## Фрагмент страницы
--
Отрывки из очерка Николая Гоголя «Светлое воскресение», из завершительной главы гоголевской книги «Выбранные места из переписки с друзьями» нам читал протоиерей Игорь Пчелинцев, клирик Русской духовной миссии в Иерусалиме.

Скажу ещё, пользуясь случаем, что подворье с храмом расположено на месте погребения праведной Тавифы, воскрешенной апостолом Петром, а основание храму было положено в 1888 году, в присутствии Великих Князей Сергея и Павла Александровичей Романовых и Великой Княгини Елисаветы Феодоровны...

Путешествуя по Святой Земле, Гоголь писал своему другу, поэту Жуковскому в феврале 1850-го года: «...Повсюду и на всем видел я только признаки явные того, что все эти ныне обнаженные страны, и преимущественно Иудея (ныне всех бесплоднейшая), были действительно землей млека и мёда. По всем горам высечены уступы — следы некогда бывших виноградников, и теперь даже стоит только бросить одну горсть земли на эти обнаженные каменья, чтобы показались на ней вдруг сотни растений и цветов: столько влажности, необходимой для прозябенья, заключено в этих бесплодных каменьях! Но никто из нынешних жителей ничего не заводит, считая себя кочевыми, преходящими, только на время скитающимися в сей пораженной Богом стране. Только в Яффе небольшое количество дерев ломится от тягости плодов, поражая красотой своего роста...»

Теперь, как мы знаем, древняя Яффа выглядит так же, как во времена Гоголя, но русского храма тогда ещё не было.


Историкам литературы известно, что Гоголь бережно хранил в своём архиве произведения некоторых своих современников. Таковым оказался русский поэт, проживший очень долгую жизнь (двух лет он, современник Пушкина, не дотянул до века двадцатого) — Яков Петрович Полонский, любимейший, кстати сказать, поэт Корнея Чуковского.

И — напомним — автор почти народной песни — «Мой костёр в тумане светит».

«...Недавно нам случилось рассматривать бумаги, оставшиеся после Гоголя, — писал Николай Некрасов. — Между прочим, Гоголь имел привычку выписывать для себя каждое стихотворение, которое ему нравилось, не справляясь, кто его автор. В числе стихотворений, выписанных его собственною рукою, мы нашли стихотворение господина Полонского. Вот оно для любопытных: Пришли и стали тени ночи / На страже у моих дверей! / Смелей глядит мне прямо в очи / Глубокий мрак ее очей...»

Прервём цитирование добросердечной некрасовской рецензии и послушаем удивительное стихотворение Якова Полонского, посвященное пасхальной теме.

Оно было написано между 1886-м и 1898-м годами, предназначалось для детского журнала и вошло во второй том полного собрания сочинений поэта.
--
## Доступные данные
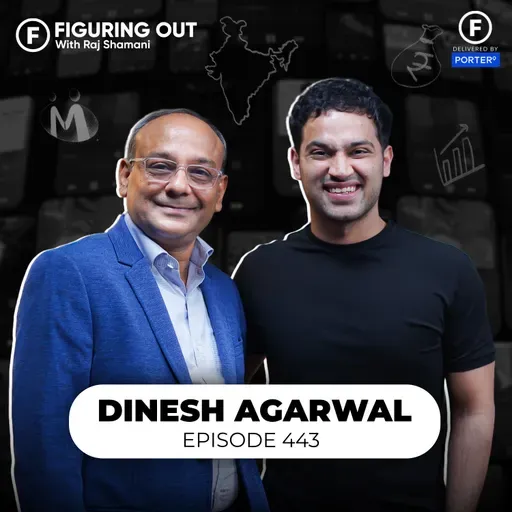 Business Expert: How to Build A Brand in 2026, B2B & Hidden Opportunity | Dinesh | FO443 Raj Shamani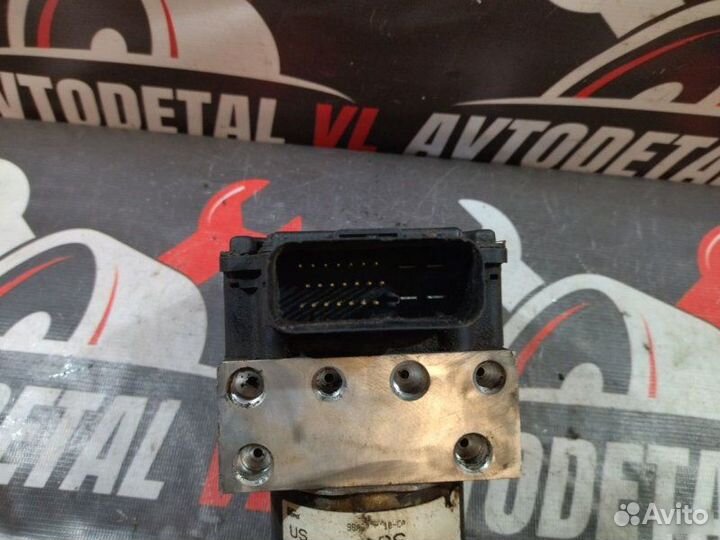 Блок ABS Ford Focus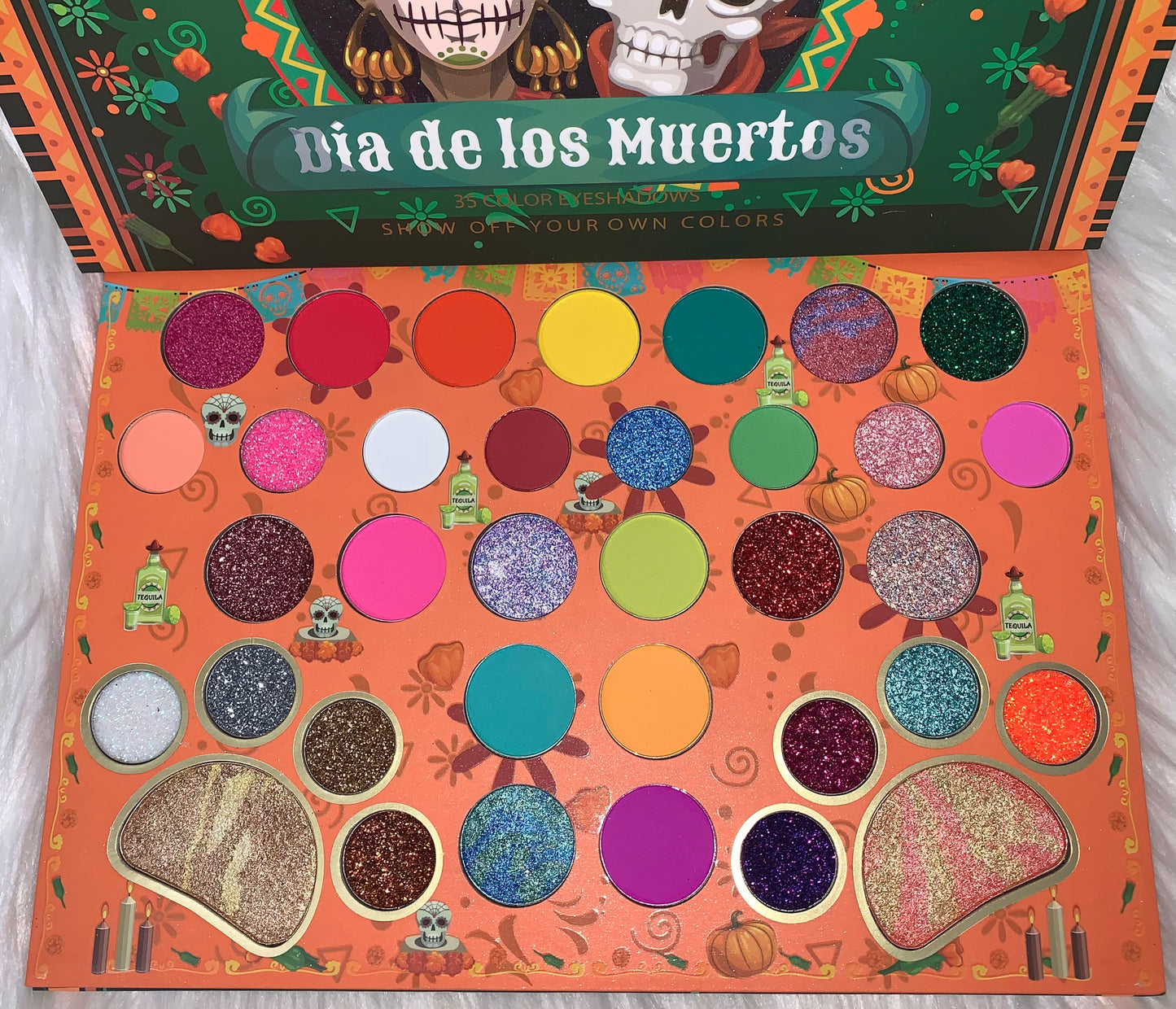 Dia de Los Muertos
--
## Задание 1
Перепишите дословно часть фрагмента страницы от "Прервём цитирование добросердечной" до "собрания сочинений поэта.".
## Задание 2
Перечислите все годы, которые во фрагменте страницы записаны цифрами.
Строки для выполнения заданий не понадобятся.

## Ожидаемый ответ 1
Прервём цитирование добросердечной некрасовской рецензии и послушаем удивительное стихотворение Якова Полонского, посвященное пасхальной теме.

Оно было написано между 1886-м и 1898-м годами, предназначалось для детского журнала и вошло во второй том полного собрания сочинений поэта.

## Ожидаемый ответ 2
1888, 1850, 1886, 1898